So kannte man ihn. Mit einer Wachsjacke mitten in einer Hitzewelle; ein nicht zu deutender Blick und ein zweifarbiges Gesicht. Er sammelte Blumen, als gehörten sie ihm - als wären sie etwas, was er einmal besessen und dann verloren hatte. Da bist du ja, sagte er und griff hinunter ins Gras.
Ein paar Tage später in der Dunkelheit der verlassenen Scheune fragte ich ihn, während ich den Apfel aß, den ich unter meinem Hemd aus dem Haus geschmuggelt hatte, warum er zu der Scheune käme. Ich sollte eigentlich in der Schule sein. Ich trug meine Tracht, hatte die Schuhe ausgezogen und war aus den Socken geschlüpft. Am Abend würde ich eine Entschuldigung von meinem Großvater fälschen. Evie war krank. Ich war sicher, dass ich es gut genug hinkriegen würde.
»Warum kommst du eigentlich hierher, wenn du doch ein Haus hast?«
Er hatte sich die Kopfhaut verbrannt - ein Beweis dafür, dass der Sommer gekommen war. Trotz der Dunkelheit konnte ich sehen, wie rot sie war. Ich kannte das Gefühl von Sonnenbrand. Wenn man die verbrannte Haut drückt, wird sie für ein oder zwei Sekunden ganz weiß. Würde er jetzt auch Sommersprossen kriegen?
»Hierher? Zur Scheune?«
»Ja. Warum?«
Er musterte mich. »Es ist friedlich hier.

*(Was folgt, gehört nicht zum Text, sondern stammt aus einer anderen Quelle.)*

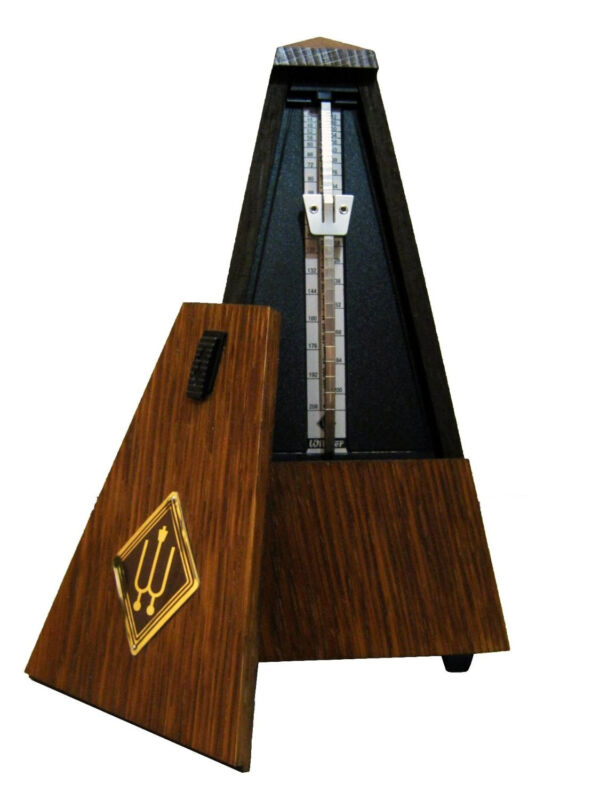 Wittner 811M Bell Wood Key Wound Metronome Mahogany  Free Extended Warranty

Es kommt sonst niemand her.«
»Wie hast du sie entdeckt?«
»So, eben.«
Ich grub meine Zähne in den Apfel. »Wann?«
Ein misstrauischer Blick. »Schon vor einer Ewigkeit.«
»Ich hab nämlich keine Ahnung gehabt. Ich hab sie nur gesehen, durch die Bäume. Wem gehört sie? Weißt duÕs?«
Billy schüttelte den Kopf. Nach einer Weile rutschte er ein bisschen zur Seite und sagte: »Du hast also jemanden geschlagen.«
Keine Frage, eine Feststellung. Woher wusste er das? Wie konnte Billy diese Neuigkeit so schnell erfahren haben, wenn keiner ihn je sah und keiner mit ihm sprach? Ich schlug mit der Hand auf den Boden und wirbelte eine Staubwolke auf. Es wäre mir lieber gewesen, er hätte es nicht gewusst. »Sie hat es verdient.«
Lächelte er in der Dunkelheit? Wenn ja, war es nur das Gespenst eines Lächelns. »Du wirst keine Freunde haben.«
»Was? So wie du?«
Keine Antwort.
»Du hast doch keine. Oder? Hast du Freunde?«
»Ich bin glücklich so«, sagte er.
Das glaubte ich nicht. Jeder Mensch braucht Freunde. Ich wusste, dass ich nicht viele hatte, das war nie der Fall gewesen, aber ich hatte meine Mutter gehabt, und jetzt hatte ich meine Großeltern und Daniel. Das war genug. Aber niemanden zu haben? Keinen einzigen Menschen, mit dem man reden kann? Nicht einmal ich hätte das gewollt. Das wäre wirkliche, schreckliche Einsamkeit.
»Du kannst nicht glücklich sein! Das kannst du nicht! Fehlt dir denn niemand?«
Ich spürte, wie seine Stimmung sich trübte. Er wühlte in seiner linken Jackentasche und holte etwas Silbriges hervor, das er lange betrachtete. Es schien mir am besten, eine Weile nichts zu sagen.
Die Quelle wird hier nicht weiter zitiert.